Figure 20. Metasomal segment V and telson lateral view. (A) Charmus laneus, adult ♂ (IES-631); (B) Charmus sinhagadensis; neotype, adult ♂ (BNHS SC 403); (C) Charmus brignolii; adult ♂ (IES-616); (D) Charmus dakshini sp. nov.; holotype, adult ♂ (BNHS SC 404) Scale bars: 1 mm.

4. Results

4.1. Molecular Phylogeny of Charmus Based on Sanger-Sequenced Data (Figure 21 and Figure S1)
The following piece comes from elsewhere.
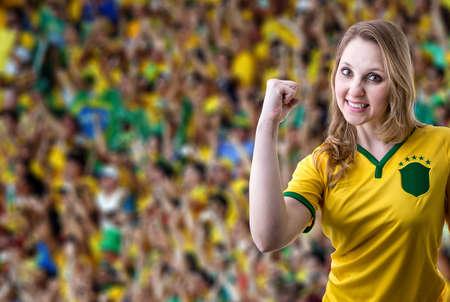 futball: Brazilian female fans celebrating in the stadium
The genus Charmus is recovered as monophyletic and sister to the clade ((Parabuthus + Karasbergia) ((Thaicharmus + Buthoscorpio) (Grosphus + Teruelius)) in the IQ-TREE analysis, whereas it clusters with Uroplectes gracilior in a clade sister to ((Parabuthus + Karasbergia) ((Thaicharmus + Buthoscorpio) (Grosphus + Teruelius)) in the RAxML analysis. Charmus brignolii is recovered as the more basal element in Charmus and sister to the clade comprising all other species in both analyses. Charmus sinhagadensis is recovered as monophyletic and sister to the clade (C. saradieli (C. laneus + C. dakshini sp. nov.)) in both analyses. Charmus saradieli is sister to the clade (C. laneus + C. dakshini sp. nov.) in both analyses. Finally, Charmus dakshini sp. nov. is always recovered as the sister species to C. laneus.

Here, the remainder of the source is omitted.